Stuff is happening. That’s what we probably should’ve called this blog (news site?).
Anyway, stuff IS happening, like, right now, as Marketecture’s Ari Paparo just flagged a big update in Prebid.js. Per Ari, the transaction ID (TID) from Prebid, once shared across exchanges/SSPs to help DSPs de-duplicate auctions, will no longer work cross-exchange. Instead, each bidder now receives its own unique TID.
According to Ari, the Prebid team says the change stems from privacy concerns, following guidance that consistent TIDs could let buyers stitch bid requests together across sellers—potentially exposing connections between IDs or publisher inventory that weren’t meant to be linkable.
So, here’s what this means in plain terms (we think—correct us if we’re wrong!):
Before: TIDs allowed DSPs like The Trade Desk (TIDs vs. TTD is going to get confusing) and others to detect when multiple bid requests represented the same impression, reducing duplication and improving supply-path transparency.

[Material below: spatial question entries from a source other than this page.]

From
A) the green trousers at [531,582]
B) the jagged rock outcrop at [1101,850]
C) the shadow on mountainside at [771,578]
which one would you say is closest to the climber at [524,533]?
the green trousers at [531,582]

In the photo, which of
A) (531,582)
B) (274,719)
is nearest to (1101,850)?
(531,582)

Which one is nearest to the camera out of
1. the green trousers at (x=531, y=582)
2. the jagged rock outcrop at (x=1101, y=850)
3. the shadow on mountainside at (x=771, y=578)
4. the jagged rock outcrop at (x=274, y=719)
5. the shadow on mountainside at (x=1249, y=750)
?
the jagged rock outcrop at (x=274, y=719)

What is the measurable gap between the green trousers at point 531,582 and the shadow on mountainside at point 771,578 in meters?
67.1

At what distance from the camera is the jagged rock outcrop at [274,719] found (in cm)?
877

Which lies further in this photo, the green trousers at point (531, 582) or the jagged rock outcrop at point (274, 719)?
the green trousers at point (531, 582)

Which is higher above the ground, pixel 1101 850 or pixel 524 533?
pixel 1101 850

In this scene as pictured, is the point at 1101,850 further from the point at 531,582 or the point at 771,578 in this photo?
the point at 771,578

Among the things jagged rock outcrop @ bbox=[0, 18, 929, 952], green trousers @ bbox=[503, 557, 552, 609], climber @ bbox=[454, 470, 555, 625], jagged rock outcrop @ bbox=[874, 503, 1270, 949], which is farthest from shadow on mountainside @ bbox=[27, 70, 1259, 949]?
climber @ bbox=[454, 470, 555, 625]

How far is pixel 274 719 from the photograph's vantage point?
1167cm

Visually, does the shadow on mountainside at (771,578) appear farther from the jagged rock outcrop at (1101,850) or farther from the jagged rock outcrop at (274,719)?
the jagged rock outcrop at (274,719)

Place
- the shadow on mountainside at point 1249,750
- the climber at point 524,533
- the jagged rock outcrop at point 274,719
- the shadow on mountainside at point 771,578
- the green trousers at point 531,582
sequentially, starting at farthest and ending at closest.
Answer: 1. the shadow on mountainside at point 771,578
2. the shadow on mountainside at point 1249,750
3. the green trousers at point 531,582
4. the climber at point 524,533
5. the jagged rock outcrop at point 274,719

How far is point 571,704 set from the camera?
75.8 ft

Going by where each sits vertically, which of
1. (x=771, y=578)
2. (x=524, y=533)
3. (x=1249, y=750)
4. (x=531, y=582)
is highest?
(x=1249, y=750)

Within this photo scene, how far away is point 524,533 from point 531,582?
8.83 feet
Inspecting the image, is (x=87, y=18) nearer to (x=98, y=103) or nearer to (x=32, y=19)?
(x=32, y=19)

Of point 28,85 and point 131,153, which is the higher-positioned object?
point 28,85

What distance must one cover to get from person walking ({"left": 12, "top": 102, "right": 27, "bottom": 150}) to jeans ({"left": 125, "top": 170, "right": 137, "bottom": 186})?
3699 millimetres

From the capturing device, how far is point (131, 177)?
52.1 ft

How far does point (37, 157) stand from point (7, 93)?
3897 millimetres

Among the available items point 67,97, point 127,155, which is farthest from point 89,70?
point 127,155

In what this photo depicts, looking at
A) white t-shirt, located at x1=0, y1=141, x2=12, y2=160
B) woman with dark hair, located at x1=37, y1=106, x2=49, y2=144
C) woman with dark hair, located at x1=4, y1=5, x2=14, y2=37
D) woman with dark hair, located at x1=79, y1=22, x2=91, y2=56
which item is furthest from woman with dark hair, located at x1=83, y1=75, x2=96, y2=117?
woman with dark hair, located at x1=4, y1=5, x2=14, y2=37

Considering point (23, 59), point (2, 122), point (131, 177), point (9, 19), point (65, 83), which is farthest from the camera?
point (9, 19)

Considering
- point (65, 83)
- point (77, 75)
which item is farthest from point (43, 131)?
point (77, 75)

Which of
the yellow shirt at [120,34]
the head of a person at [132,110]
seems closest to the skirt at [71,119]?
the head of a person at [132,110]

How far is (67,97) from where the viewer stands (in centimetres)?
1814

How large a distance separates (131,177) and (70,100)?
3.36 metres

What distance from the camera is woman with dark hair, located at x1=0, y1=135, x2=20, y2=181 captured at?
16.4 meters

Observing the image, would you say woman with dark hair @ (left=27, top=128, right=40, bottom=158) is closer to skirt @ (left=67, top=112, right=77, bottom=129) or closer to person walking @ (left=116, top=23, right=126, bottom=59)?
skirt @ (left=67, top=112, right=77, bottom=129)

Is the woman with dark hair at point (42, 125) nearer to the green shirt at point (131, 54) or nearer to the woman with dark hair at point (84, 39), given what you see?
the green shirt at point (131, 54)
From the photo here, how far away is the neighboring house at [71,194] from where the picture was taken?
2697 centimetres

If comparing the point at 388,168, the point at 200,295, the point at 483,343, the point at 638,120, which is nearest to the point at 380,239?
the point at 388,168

Now: Each bidder sees a different TID, meaning buyers lose a clean de-duplication signal. Publishers adopted TIDs largely because buyers required them, so this shift weakens the tool’s original value and leaves publishers caught between advertiser expectations and Prebid’s new privacy-first stance.
Why This Matters:
For advertisers and DSPs—especially TTD, which heavily promoted TIDs—this potentially removes a widely adopted mechanism for supply deduplication. The result could be more duplicate bids, wasted spend, and higher costs. Basically, the opposite of a more efficient supply chain.
For publishers, the TIDs they implemented at buyer request now may carry less value. Ultimately, it underscores the growing tension between efficiency tools and privacy safeguards. (I’m sure you will be shocked to learn that your data and being efficient, hey, not always the best marriage.)
Experts React:
Here’s Ari’s full post plus some of the more interesting responses:
Our Take:
We’re not hands-on-keyboard technical experts (I mean, yesterday, we made a meme about Pause Ads using a Breaking Bad image, come on now), so we’re looking for feedback. Is what we said accurate? By breaking TID consistency, it seems like we’re (Prebid and the industry) prioritizing compliance and risk reduction over buy-side convenience. If so, this hurts advertisers (supply-chain efficiency/optimization) and also sellers, since it affects both the efficiency and viewed value of SSP inventory.